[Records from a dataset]
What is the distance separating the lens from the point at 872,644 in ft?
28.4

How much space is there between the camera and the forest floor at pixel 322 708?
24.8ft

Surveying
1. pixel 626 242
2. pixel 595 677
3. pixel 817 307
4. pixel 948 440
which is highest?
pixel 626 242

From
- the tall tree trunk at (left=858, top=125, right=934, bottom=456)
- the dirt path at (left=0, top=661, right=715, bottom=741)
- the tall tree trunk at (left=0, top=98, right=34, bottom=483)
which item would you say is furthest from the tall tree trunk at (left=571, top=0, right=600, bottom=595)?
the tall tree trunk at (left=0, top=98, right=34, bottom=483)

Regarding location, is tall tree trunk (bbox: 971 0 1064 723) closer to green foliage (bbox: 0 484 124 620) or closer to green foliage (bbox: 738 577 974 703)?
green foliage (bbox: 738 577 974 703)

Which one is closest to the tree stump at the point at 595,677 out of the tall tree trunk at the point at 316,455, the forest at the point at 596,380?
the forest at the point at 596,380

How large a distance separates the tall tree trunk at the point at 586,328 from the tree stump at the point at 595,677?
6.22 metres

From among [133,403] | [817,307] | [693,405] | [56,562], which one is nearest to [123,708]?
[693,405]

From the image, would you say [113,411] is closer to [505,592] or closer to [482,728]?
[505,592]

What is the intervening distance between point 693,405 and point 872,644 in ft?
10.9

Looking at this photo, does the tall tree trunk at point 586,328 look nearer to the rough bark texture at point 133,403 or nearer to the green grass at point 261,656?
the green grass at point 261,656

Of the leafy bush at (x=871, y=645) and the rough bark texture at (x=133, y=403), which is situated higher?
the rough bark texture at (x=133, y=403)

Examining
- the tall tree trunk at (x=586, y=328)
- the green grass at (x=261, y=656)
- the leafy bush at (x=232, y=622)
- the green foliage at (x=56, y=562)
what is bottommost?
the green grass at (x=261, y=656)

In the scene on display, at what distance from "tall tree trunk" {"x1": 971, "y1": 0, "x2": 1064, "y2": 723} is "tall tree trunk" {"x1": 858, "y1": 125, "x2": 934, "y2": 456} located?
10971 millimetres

> _SET TASK_:
Rewrite the stretch from the line containing "Of the leafy" through the end of the listing, replacing "leafy bush" with "green shrub" and leaving everything else unchanged.

> _RESPONSE TO THIS TASK_:
Of the green shrub at (x=871, y=645) and the rough bark texture at (x=133, y=403), which is situated higher?
the rough bark texture at (x=133, y=403)

Examining
- the tall tree trunk at (x=586, y=328)
- the green grass at (x=261, y=656)
- the green shrub at (x=232, y=622)
- the green foliage at (x=56, y=562)
what is bottommost?
the green grass at (x=261, y=656)

In the scene on display, at what distance from "tall tree trunk" {"x1": 971, "y1": 0, "x2": 1064, "y2": 723} is "tall tree trunk" {"x1": 858, "y1": 125, "x2": 934, "y2": 456} located?
10971 millimetres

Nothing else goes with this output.